Louis Wyman, Mayor Jim Maisello, my many, many good friends here in New Hampshire:

I thank you from the bottom of my heart for this wonderful turnout of young and old, the people of this great State of New Hampshire and the city of Keene. It is a great, great experience, and I thank you very, very much.

The truth is that I, over a long period of time, have known many, many people from the State of New Hampshire. I used to come up skiing here a good many years ago. I came here in the summertime, and as a result, I learned thatthe people of New Hampshire are strong and independent people, and I respect both strength and independence.

I also have learned that it is important in our political system if we have a strong two-party system—whether it is in New Hampshire or any one of the other 49 States. Obviously, you do have a strong two-party system in this great State of New Hampshire, and I strongly urge that you maintain that two-party system so that all of you have an opportunity to make a choice.

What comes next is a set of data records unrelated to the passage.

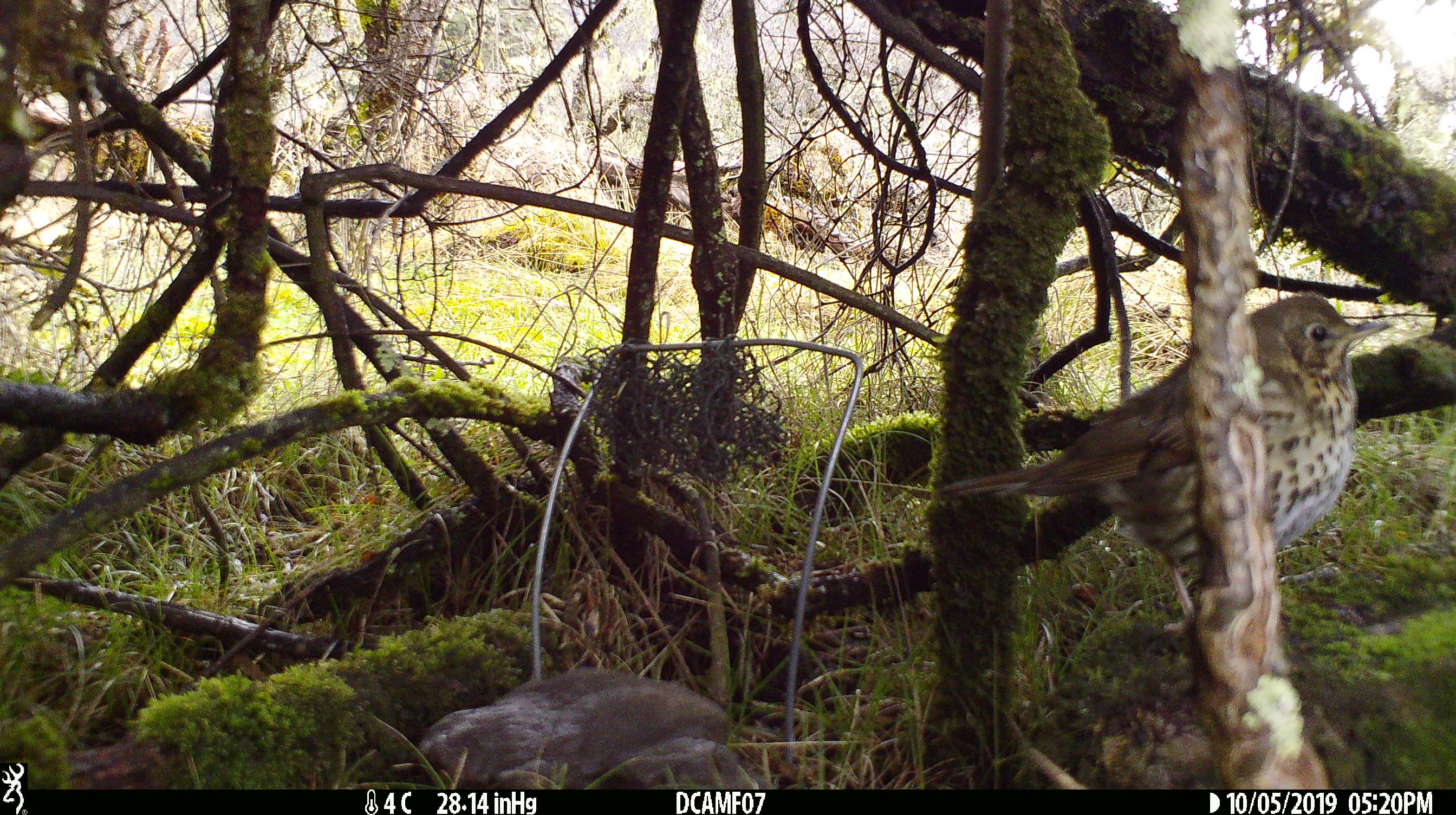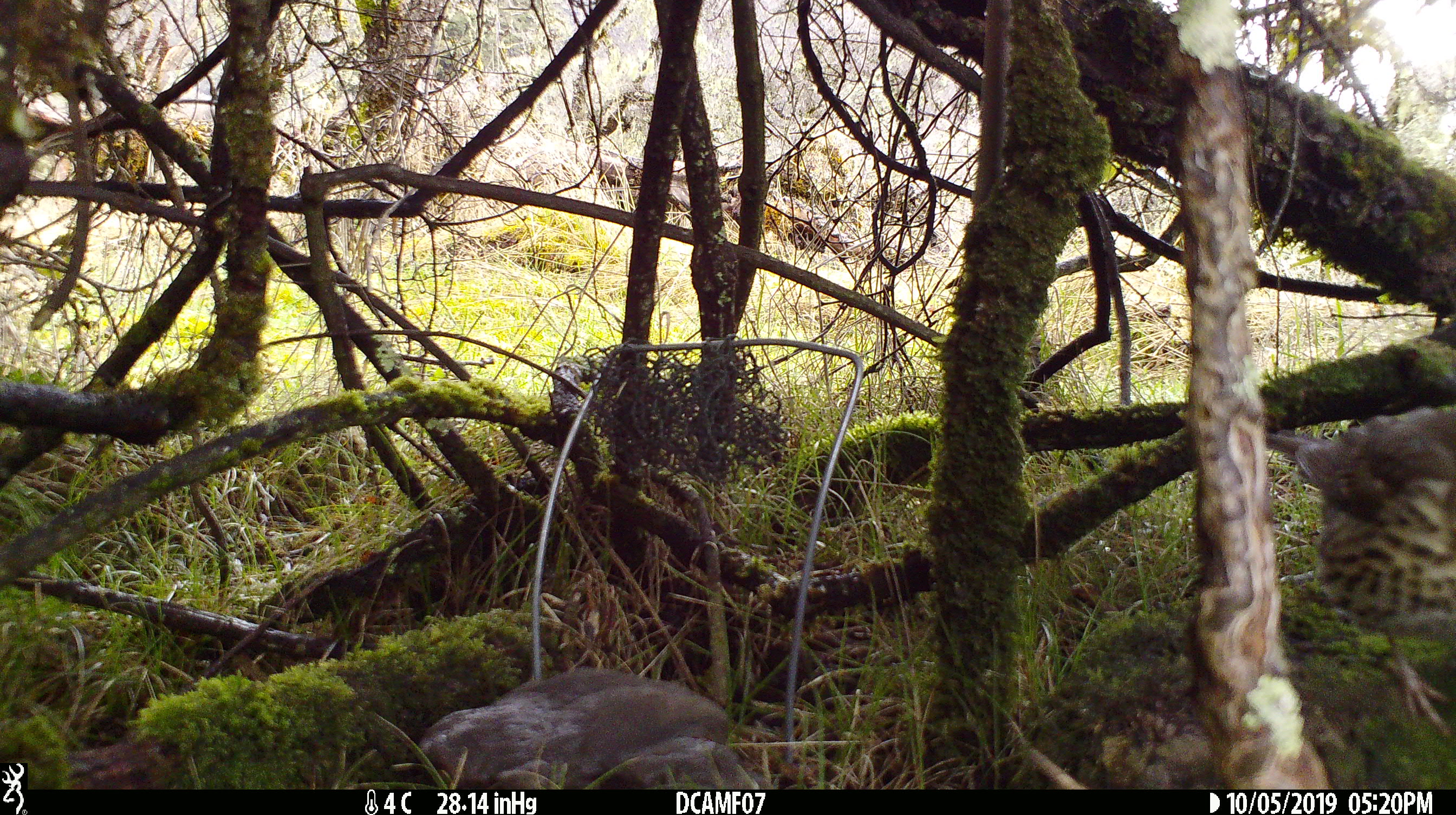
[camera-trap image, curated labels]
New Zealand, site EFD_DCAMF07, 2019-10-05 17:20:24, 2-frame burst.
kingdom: Animalia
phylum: Chordata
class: Aves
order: Passeriformes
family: Turdidae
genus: Turdus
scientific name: Turdus philomelos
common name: song thrush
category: thrush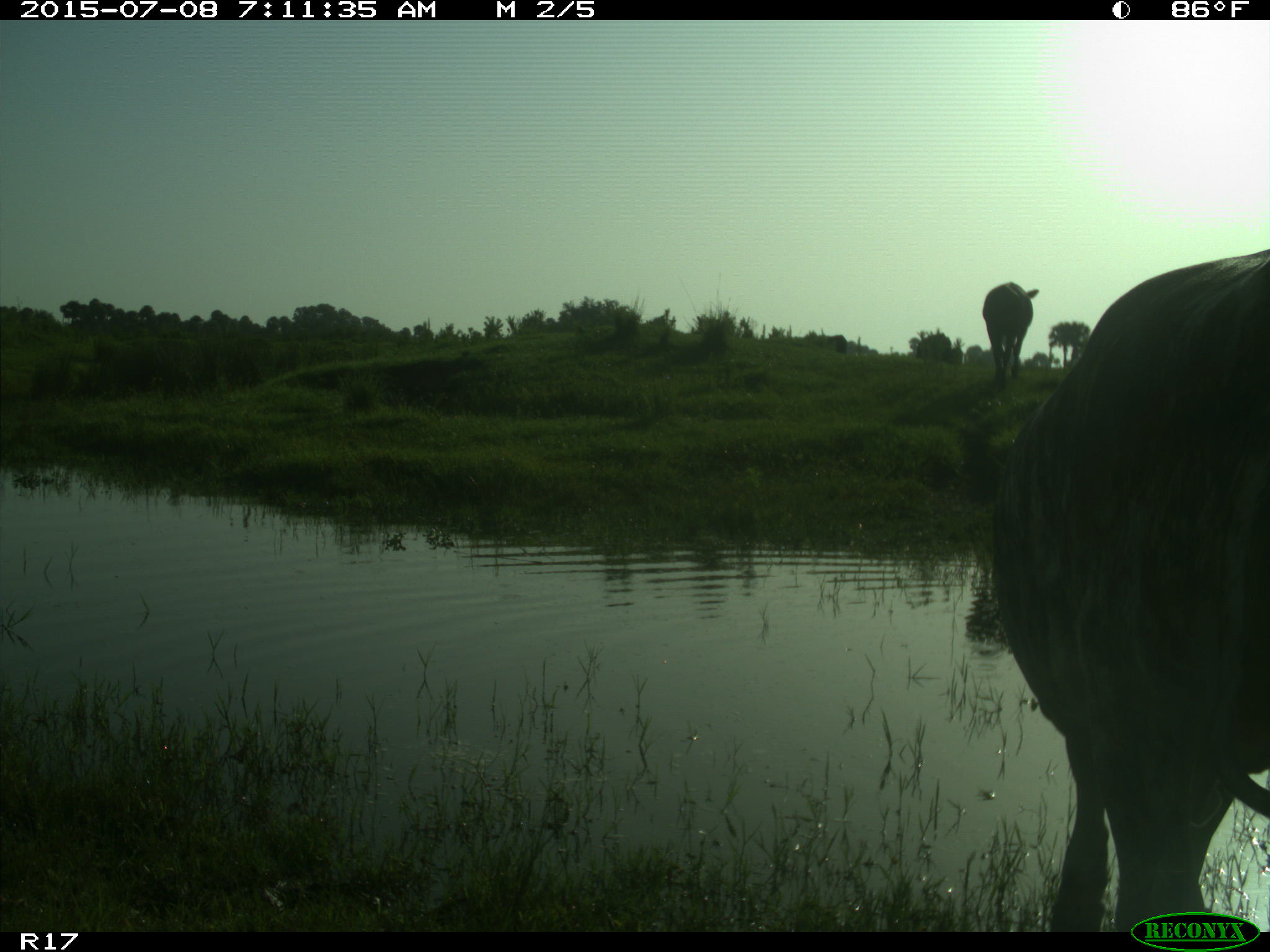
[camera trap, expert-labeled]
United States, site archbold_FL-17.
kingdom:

I also have learned over the years that the people of New Hampshire believe in competition, whether it is in the political arena or whether it is in anything else. You had a little competition last November, and the net result is that you now have an opportunity in a few days to have the same kind of competition.

The people of New Hampshire, after fighting hard to get the opportunity to make their choice rather than have the politicians make that choice, your election comes, and I strongly urge that everybody who is eligible turn out to participate in this very important decision.

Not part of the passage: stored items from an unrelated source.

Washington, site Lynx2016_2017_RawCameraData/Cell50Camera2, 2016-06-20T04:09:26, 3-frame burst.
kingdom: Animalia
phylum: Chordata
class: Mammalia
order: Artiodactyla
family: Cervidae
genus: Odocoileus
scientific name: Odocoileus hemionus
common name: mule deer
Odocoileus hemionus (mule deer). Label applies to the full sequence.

It was my pleasure to be here last April to meet the Governor and to speak to the State legislature. At that time, I urged two things: one, that the people of New Hampshire, rather than the politicians in Washington, ought to decide who should be your United States Senator.

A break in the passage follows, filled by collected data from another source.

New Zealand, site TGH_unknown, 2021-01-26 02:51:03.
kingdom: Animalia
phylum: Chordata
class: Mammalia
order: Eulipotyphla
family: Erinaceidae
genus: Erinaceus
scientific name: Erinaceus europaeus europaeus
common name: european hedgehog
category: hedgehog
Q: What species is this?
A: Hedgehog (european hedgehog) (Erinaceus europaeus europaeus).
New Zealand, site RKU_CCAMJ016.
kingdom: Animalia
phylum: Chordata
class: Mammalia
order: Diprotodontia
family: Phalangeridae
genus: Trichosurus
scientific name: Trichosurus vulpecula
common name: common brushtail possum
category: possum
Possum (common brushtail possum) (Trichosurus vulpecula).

Finally, after a great deal of pressure from all of you and from many others-the politicians decided that the people of New Hampshire have that right to make a choice, and with that opportunity goes the responsibility on your part to participate. So, make it a big election.

One of the important ingredients of a two-party system is that the two parties present good candidates and present a united front.

I am delighted to be in New Hampshire today and to be a part of a unity movement in my party, the Republican Party. I am delighted that Governor Reagan was here in New Hampshire last night.

I am here because I want to show a common front, a united party. I am delighted that my dear friend of many years in the Congress, Norris Cotton, Jim Cleveland, who I served with in the House of Representatives, that all other elements of the party at the national level and your Governor, Governor Thomson, are joining with us together to show that our party is unified, that we can have diversity, but we can have unity, which I think is important for the strengthening of the party and beneficial to the people who want a choice.

Now, let me indicate what I believe in and what Louis Wyman believes in, what our party stands for. We stand, first, for fiscal responsibility in the management of the public trust as far as your taxes are concerned and will fight hardand effectively, I hope, that your money that you pay into the treasury, whether it is in New Hampshire or in Washington, will be spent wisely and economically.

We believe, also, that the free enterprise system is the best way to have a healthy nation. We believe that it is better to put young people, old people, working people not on the public payroll, but on the private payroll. We think it is more important that people work in a free enterprise system rather than working for the government as such.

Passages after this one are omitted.